Your task is to find every line of the listing that includes "Eudorcas" and copy it.

PROVIDED ENTRIES:
● ● ● ● ● ● ●

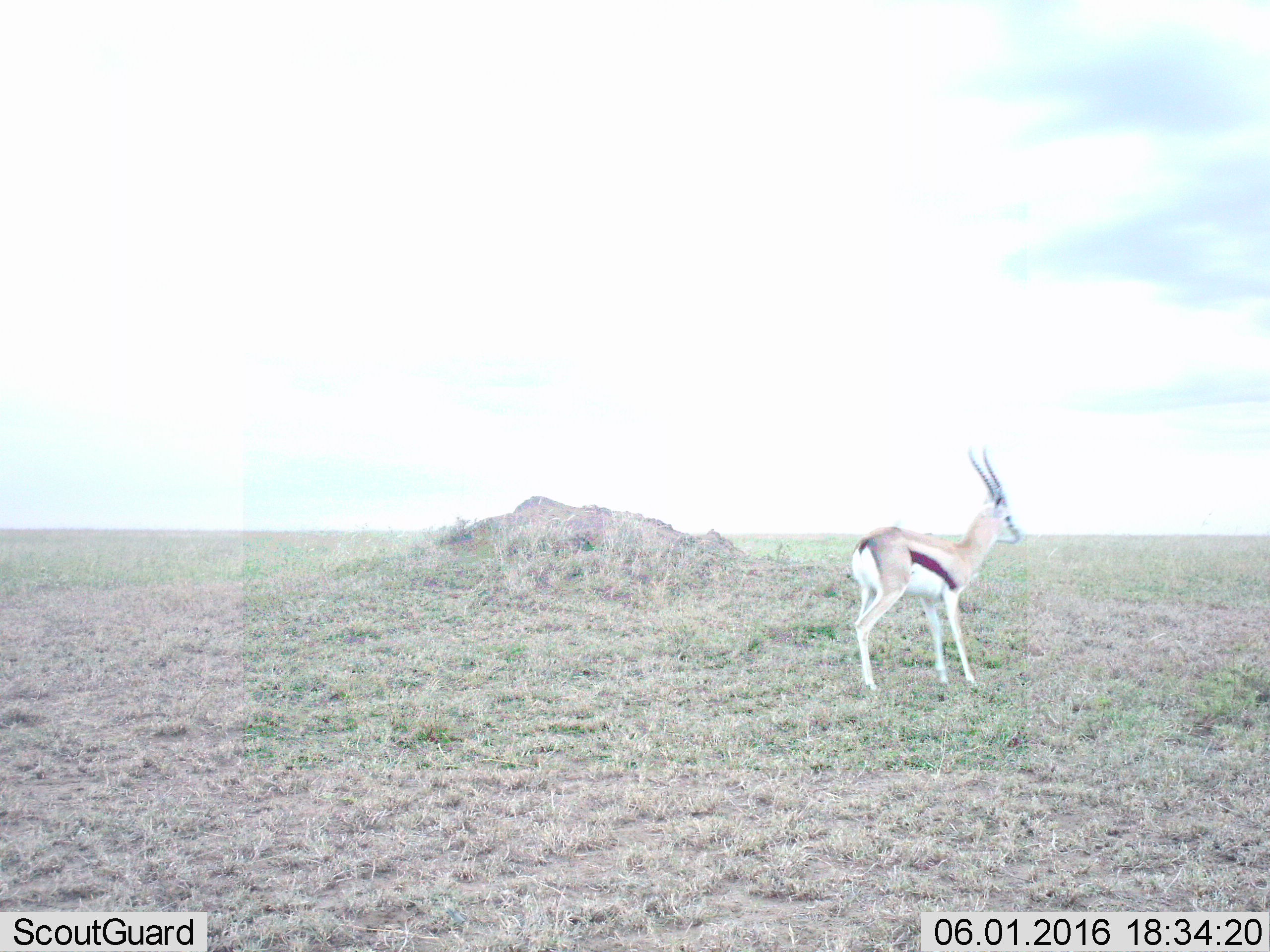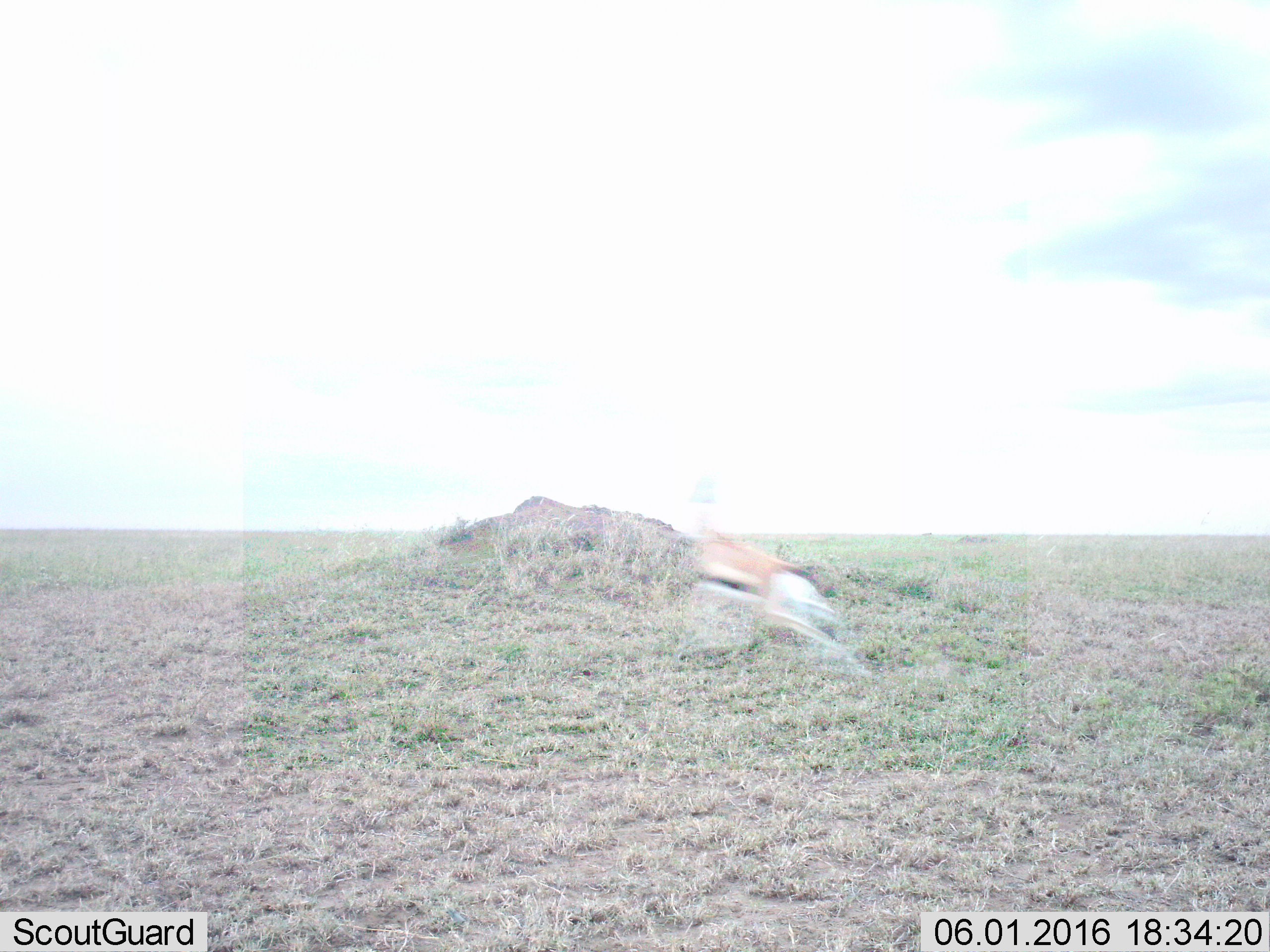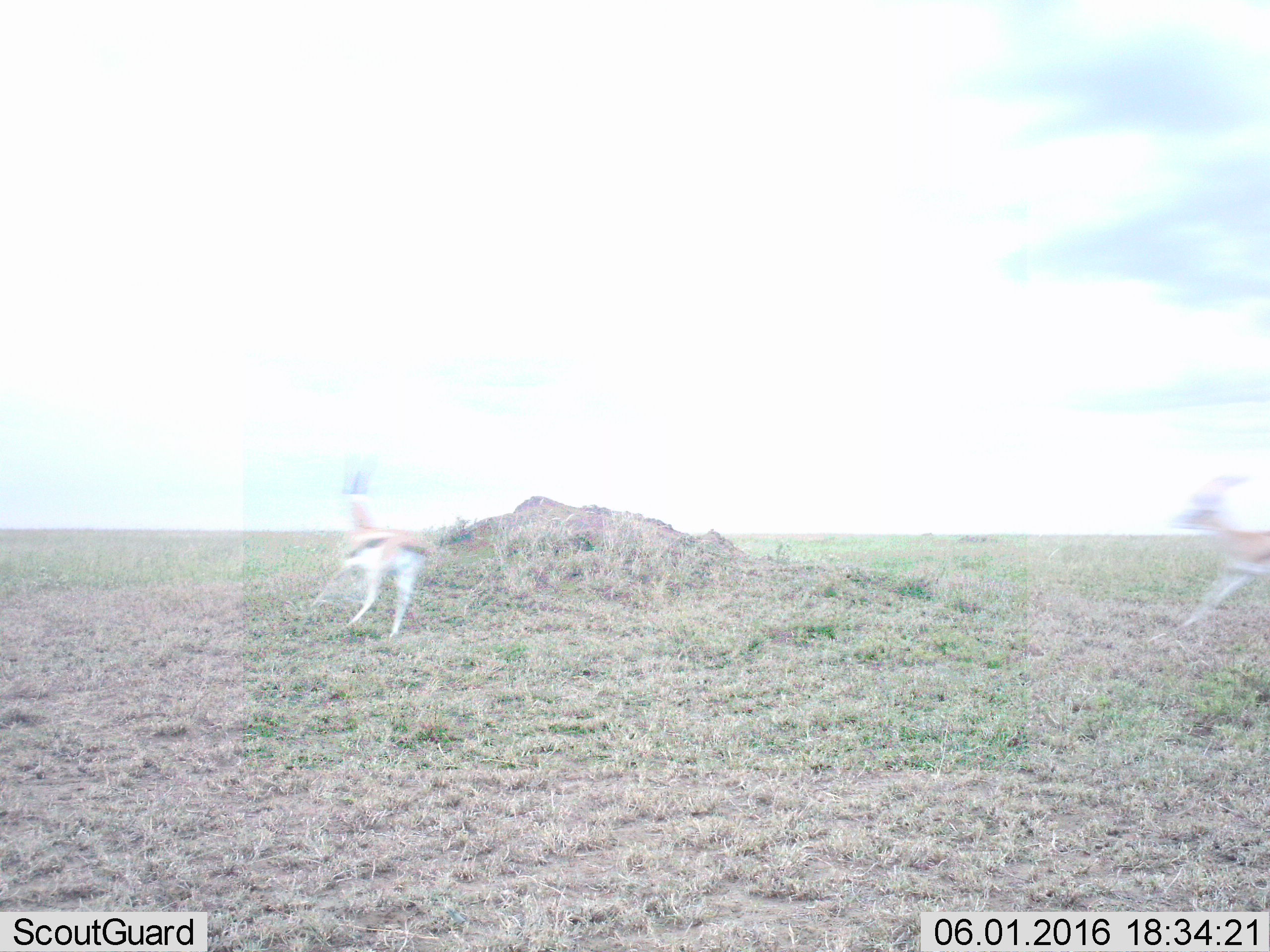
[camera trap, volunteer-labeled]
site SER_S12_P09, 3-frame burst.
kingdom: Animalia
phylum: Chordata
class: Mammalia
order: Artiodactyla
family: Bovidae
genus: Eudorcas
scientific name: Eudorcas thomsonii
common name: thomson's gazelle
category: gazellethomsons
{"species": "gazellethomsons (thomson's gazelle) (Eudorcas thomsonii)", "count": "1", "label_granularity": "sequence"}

● ● ● ● ● ● ●

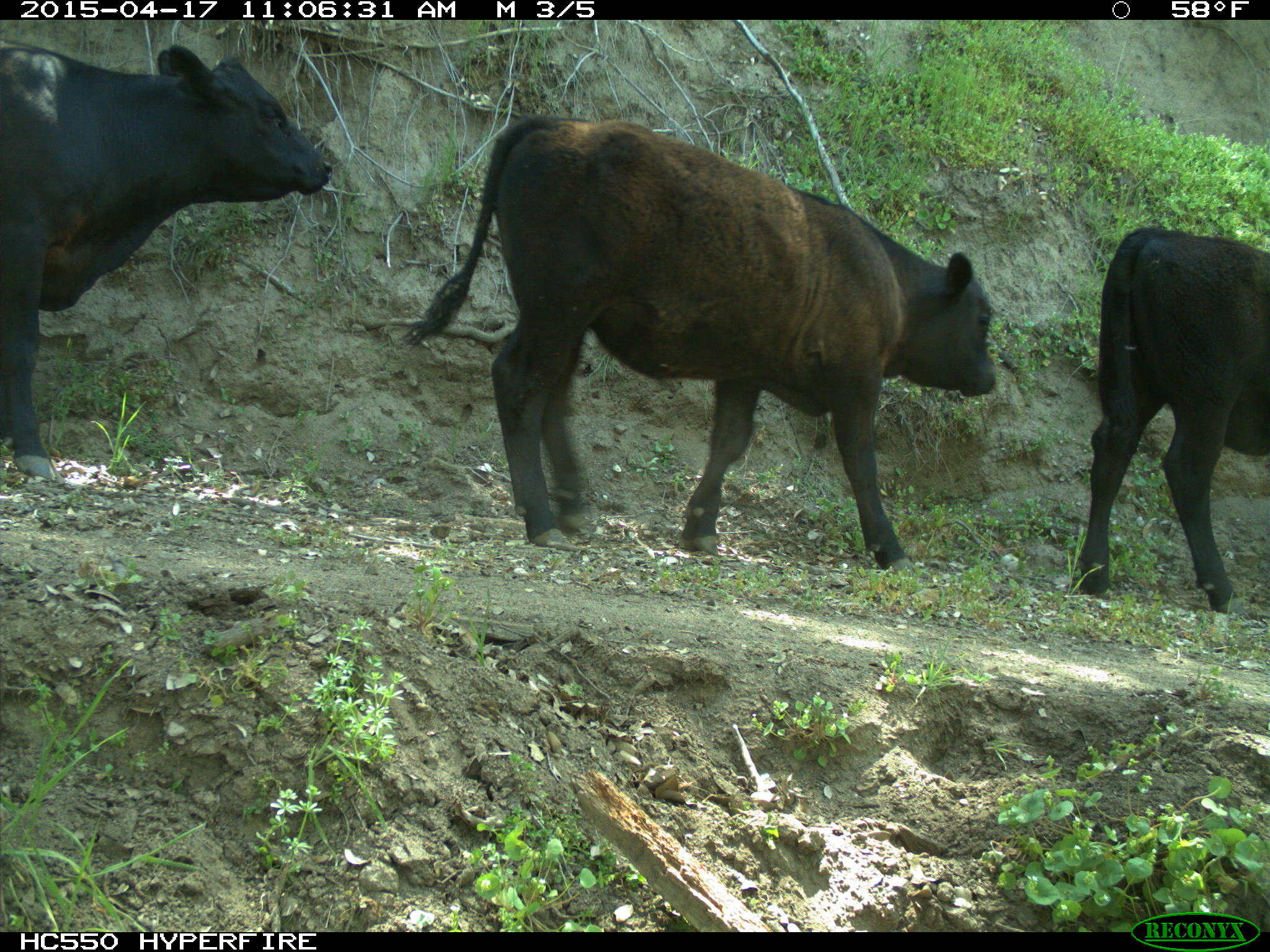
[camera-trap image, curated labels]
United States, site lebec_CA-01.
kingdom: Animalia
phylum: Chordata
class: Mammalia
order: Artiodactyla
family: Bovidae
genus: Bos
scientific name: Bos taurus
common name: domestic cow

● ● ● ● ● ● ●

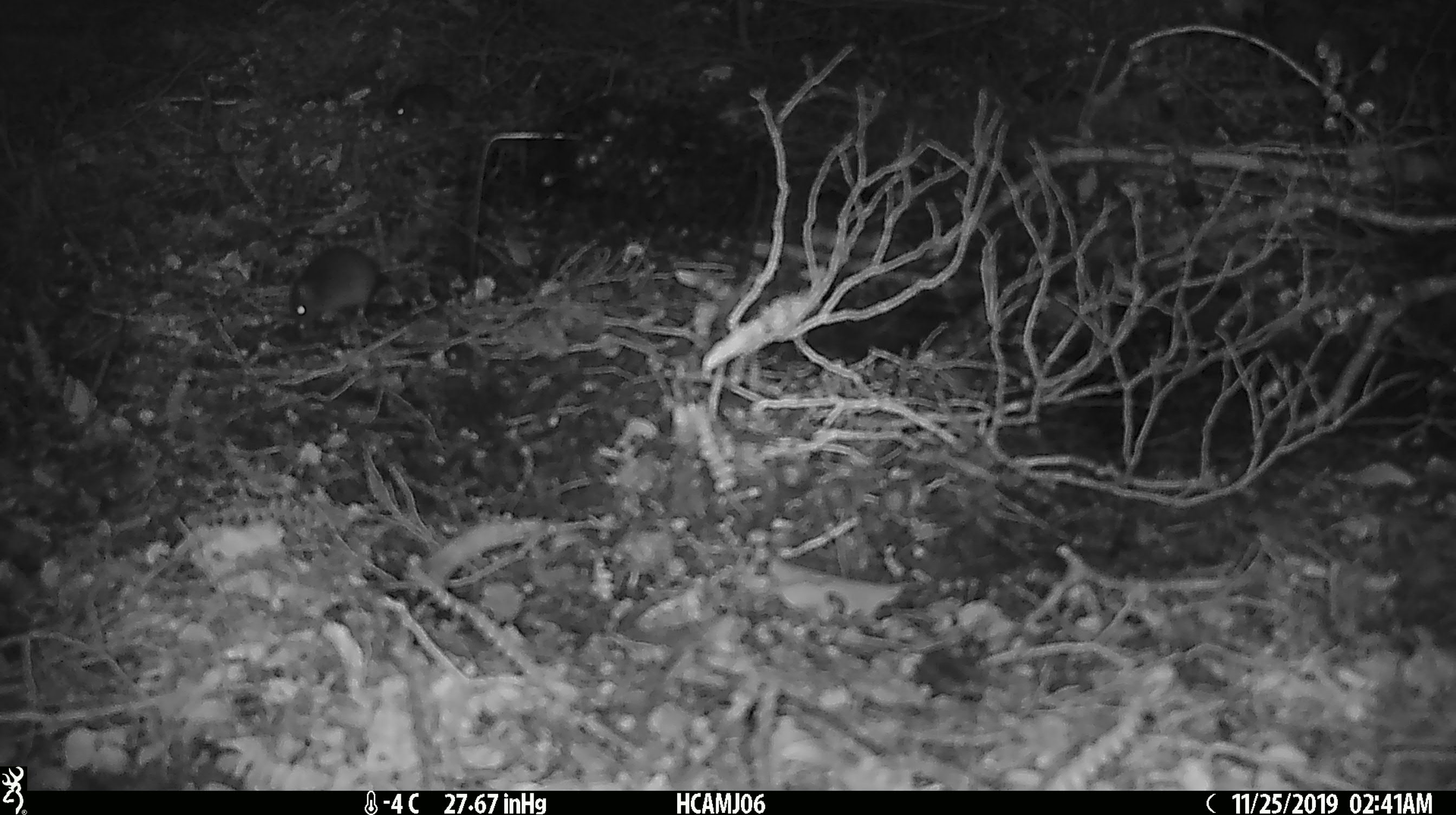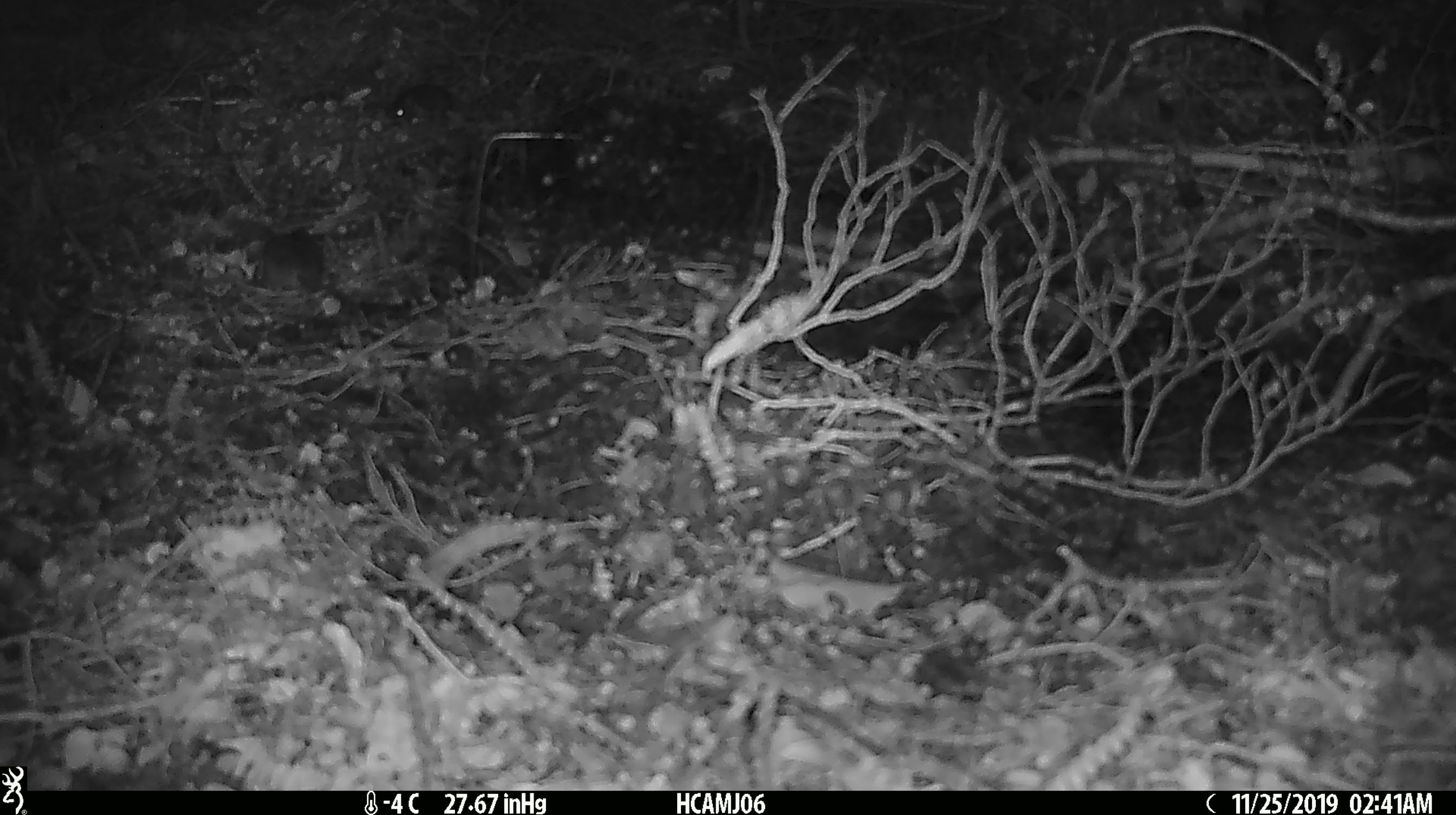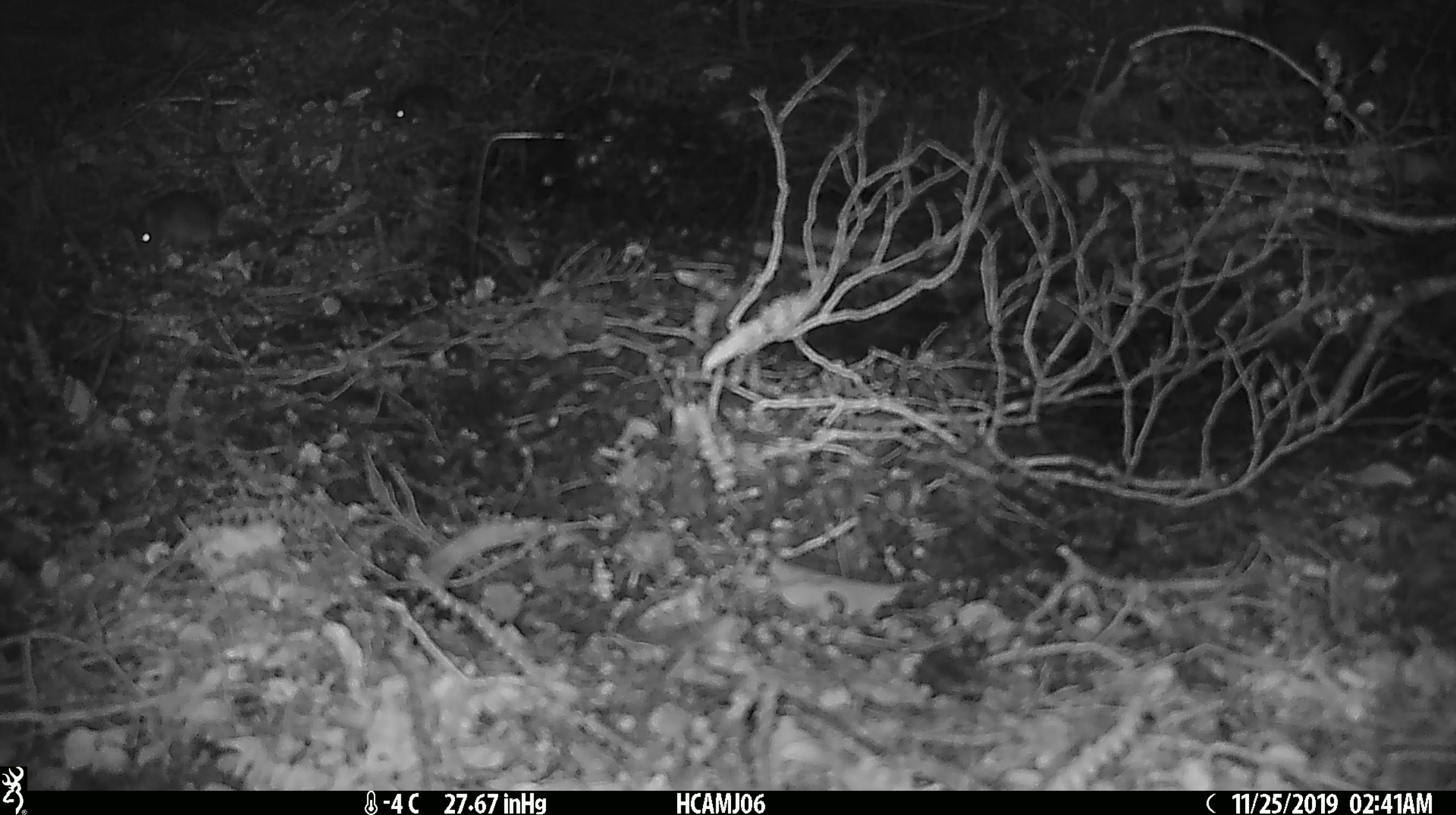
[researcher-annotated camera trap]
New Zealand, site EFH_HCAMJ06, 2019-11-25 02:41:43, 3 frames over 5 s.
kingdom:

● ● ● ● ● ● ●

TASK RESULT:
genus: Eudorcas
scientific name: Eudorcas thomsonii
{"species": "gazellethomsons (thomson's gazelle) (Eudorcas thomsonii)", "count": "1", "label_granularity": "sequence"}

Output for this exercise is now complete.